Music has always held a special allure for artists, who have been tapped to do album covers, direct videos, and design merchandise for singers and bands. Signs that that history is still rich and varied will be on display this month at the Los Angeles County Museum of Art, which is set to unveil 50 artworks inspired by music for an exhibition put on in collaboration with the label Interscope Records.
Under the title “Artists Inspired by Music: Interscope Reimagined,” the show, which is set to run from January 30 to February 13, will feature works that draw on albums by Lady Gaga, Kendrick Lamar, No Doubt, Tupac, and much more, according to LACMA. (Those artists, it’s worth noting, produced some of their most famous albums under the auspices of Interscope.) Snapchat, with whom LACMA has collaborated previously for a show by Christian Marclay, will provide AR experiences that allow visitors to hear the music as they view the artworks.

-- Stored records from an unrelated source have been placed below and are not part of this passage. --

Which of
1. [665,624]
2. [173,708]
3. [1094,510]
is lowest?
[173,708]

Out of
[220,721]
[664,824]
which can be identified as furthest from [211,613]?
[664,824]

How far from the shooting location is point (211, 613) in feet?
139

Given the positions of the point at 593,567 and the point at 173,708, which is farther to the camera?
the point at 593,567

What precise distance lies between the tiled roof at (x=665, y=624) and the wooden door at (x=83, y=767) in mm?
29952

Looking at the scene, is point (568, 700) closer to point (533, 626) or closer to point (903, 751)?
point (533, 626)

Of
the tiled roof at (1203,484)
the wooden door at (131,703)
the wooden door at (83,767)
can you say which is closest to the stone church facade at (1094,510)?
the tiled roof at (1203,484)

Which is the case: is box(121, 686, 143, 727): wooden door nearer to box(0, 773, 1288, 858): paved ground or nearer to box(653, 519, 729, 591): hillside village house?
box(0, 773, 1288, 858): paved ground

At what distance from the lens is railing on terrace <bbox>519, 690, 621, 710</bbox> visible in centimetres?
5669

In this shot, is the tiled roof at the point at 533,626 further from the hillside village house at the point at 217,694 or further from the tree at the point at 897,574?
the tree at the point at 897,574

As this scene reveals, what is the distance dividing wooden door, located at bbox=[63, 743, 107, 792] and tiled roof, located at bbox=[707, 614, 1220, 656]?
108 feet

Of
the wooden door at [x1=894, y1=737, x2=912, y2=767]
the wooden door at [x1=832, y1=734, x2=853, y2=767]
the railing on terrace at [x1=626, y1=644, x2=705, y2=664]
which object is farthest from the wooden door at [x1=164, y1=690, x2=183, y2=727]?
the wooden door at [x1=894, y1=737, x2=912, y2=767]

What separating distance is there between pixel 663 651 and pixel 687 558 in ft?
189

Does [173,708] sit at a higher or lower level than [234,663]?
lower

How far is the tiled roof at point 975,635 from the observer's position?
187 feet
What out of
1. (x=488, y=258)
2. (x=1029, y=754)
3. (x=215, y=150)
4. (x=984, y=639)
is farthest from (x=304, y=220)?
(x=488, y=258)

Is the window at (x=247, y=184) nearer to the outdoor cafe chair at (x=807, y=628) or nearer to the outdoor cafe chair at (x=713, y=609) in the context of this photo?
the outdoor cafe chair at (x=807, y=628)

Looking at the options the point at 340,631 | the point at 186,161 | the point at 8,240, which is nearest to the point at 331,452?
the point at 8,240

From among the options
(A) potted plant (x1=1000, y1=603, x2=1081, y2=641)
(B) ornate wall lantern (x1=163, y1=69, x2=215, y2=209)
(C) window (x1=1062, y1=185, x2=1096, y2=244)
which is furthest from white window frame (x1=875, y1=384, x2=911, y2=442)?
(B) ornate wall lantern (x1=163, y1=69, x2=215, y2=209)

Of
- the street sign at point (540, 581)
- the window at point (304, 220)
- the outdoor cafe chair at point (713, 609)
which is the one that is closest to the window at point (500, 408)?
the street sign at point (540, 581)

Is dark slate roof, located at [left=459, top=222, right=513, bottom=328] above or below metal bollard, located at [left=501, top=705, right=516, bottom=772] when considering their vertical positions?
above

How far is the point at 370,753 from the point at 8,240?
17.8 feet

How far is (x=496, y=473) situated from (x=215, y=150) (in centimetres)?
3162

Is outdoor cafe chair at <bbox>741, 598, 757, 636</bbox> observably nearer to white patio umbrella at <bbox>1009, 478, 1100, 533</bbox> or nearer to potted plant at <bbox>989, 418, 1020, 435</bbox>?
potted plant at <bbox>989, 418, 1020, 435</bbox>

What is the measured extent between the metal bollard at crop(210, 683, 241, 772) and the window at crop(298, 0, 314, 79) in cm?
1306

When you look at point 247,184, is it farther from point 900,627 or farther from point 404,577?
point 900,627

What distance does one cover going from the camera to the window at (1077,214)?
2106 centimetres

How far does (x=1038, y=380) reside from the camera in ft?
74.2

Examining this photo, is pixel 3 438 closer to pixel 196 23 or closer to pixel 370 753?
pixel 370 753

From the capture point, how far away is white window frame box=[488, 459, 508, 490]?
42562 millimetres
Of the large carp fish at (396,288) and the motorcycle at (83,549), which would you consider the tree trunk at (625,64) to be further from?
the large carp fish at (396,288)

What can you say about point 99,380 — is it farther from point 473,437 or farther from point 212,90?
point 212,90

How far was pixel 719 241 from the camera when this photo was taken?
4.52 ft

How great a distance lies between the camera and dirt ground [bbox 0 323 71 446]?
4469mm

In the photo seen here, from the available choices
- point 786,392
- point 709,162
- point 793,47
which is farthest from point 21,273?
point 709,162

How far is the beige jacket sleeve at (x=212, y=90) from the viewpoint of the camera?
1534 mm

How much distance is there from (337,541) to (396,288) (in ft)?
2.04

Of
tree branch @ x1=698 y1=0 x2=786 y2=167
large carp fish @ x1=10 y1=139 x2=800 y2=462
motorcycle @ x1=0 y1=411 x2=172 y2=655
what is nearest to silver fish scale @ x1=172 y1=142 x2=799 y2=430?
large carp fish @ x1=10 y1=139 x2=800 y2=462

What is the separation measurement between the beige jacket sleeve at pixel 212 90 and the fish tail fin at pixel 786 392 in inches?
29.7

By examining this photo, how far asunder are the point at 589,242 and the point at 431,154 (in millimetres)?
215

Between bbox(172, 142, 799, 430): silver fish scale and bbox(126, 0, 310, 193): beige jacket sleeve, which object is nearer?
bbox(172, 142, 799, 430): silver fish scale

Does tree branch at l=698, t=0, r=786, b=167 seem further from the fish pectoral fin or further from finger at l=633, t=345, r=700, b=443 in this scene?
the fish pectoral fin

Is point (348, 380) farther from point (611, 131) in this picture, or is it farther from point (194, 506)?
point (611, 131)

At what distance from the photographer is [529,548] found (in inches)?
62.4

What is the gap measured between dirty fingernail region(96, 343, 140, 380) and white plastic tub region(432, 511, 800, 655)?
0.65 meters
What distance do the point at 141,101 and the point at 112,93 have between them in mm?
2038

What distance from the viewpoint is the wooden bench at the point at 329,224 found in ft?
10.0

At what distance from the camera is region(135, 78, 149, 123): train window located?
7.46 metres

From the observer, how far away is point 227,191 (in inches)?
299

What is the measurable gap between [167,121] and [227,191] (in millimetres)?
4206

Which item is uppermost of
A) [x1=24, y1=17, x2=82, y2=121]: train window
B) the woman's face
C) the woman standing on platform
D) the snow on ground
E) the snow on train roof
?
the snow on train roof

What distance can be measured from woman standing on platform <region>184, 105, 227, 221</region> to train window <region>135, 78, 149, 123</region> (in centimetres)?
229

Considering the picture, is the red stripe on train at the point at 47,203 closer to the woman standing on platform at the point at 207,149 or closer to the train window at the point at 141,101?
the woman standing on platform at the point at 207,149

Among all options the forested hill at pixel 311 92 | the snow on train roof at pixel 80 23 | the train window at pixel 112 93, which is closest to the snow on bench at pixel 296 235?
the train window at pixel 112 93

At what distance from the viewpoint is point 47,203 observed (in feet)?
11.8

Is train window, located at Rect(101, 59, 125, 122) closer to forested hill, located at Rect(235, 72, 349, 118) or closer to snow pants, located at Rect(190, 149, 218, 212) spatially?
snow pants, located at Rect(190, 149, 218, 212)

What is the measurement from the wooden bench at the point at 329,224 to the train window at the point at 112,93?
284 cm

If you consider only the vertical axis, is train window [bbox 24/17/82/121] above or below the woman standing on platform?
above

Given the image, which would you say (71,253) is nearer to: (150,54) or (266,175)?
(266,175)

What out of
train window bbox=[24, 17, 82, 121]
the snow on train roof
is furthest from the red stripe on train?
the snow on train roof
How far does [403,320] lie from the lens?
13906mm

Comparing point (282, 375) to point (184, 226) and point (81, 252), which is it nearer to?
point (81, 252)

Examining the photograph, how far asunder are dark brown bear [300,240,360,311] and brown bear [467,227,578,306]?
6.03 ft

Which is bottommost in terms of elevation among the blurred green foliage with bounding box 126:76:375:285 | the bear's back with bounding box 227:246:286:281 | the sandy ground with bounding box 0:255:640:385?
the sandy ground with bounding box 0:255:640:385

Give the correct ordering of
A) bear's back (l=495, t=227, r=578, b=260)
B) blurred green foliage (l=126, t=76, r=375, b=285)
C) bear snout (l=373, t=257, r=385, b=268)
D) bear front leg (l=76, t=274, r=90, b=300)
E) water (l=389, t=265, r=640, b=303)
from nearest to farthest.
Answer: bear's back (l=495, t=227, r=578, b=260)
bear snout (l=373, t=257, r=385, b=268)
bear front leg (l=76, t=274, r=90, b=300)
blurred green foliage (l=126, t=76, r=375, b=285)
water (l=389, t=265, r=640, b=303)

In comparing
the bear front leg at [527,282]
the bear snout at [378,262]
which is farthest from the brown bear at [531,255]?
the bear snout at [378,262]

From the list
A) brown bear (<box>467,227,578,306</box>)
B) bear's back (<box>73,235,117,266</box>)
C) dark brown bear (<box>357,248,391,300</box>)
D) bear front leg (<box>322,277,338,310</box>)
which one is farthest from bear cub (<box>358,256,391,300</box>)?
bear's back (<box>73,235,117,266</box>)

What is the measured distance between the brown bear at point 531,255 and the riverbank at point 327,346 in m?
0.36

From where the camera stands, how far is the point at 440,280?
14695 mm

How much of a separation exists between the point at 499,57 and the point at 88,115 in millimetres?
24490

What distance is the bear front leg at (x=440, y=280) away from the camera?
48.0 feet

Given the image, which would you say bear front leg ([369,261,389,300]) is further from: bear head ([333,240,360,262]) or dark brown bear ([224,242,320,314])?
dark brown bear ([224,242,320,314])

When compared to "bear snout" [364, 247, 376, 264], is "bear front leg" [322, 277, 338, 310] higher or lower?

Jimmy Iovine, a cofounder of Interscope who ranks on the ARTnews Top 200 Collectors list, said in a statement that the goal of the show was to celebrate the label’s 30th anniversary, and to bring together the “most admired visual artists and empower them with that same creative license to honor the musical artists we have worked with over three decades.” (This isn’t Iovine’s first time working with LACMA; in 2018, he donated a painting by Mark Bradford to the museum.)
The artists—and their inspirations—are vary greatly. Jennifer Guidi will present a work responding to an album by BLACKPINK, the K-Pop band whose stans have become a force on social media. Derrick Adams is set to respond to Mary J. Blige’s acclaimed 2005 album The Breakthrough. Matthew Wong and Hilary Pecis will have work on view that the museum says draw influence from the music of Lana Del Rey. And of course, there will also be NFTs—two, to be exact, by Burnt Toast that refer to the sounds of Timbaland and N.E.R.D.
In a statement, LACMA director Michael Govan said, “As an institution that has long explored the intersection of art and other sectors, including design and music, LACMA has been collecting record album designs over the past several years, and it’s inspiring to see these artists reinterpret three decades of iconic contemporary music.”
Correction, 1/13/22, 1:50 p.m.: A previous version of this article misstated the closing date of the exhibition. It finishes its run on February 13, not February 12.